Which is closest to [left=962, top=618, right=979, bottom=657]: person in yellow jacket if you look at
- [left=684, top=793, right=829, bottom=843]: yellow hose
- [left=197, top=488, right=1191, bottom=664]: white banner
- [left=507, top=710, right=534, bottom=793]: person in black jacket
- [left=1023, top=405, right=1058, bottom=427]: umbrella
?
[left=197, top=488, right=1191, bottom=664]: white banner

Aim: Retype all the material above precisely, with no line left out.

Task result:
Which is closest to [left=962, top=618, right=979, bottom=657]: person in yellow jacket if you look at
- [left=684, top=793, right=829, bottom=843]: yellow hose
- [left=197, top=488, right=1191, bottom=664]: white banner
- [left=507, top=710, right=534, bottom=793]: person in black jacket
- [left=1023, top=405, right=1058, bottom=427]: umbrella
?
[left=197, top=488, right=1191, bottom=664]: white banner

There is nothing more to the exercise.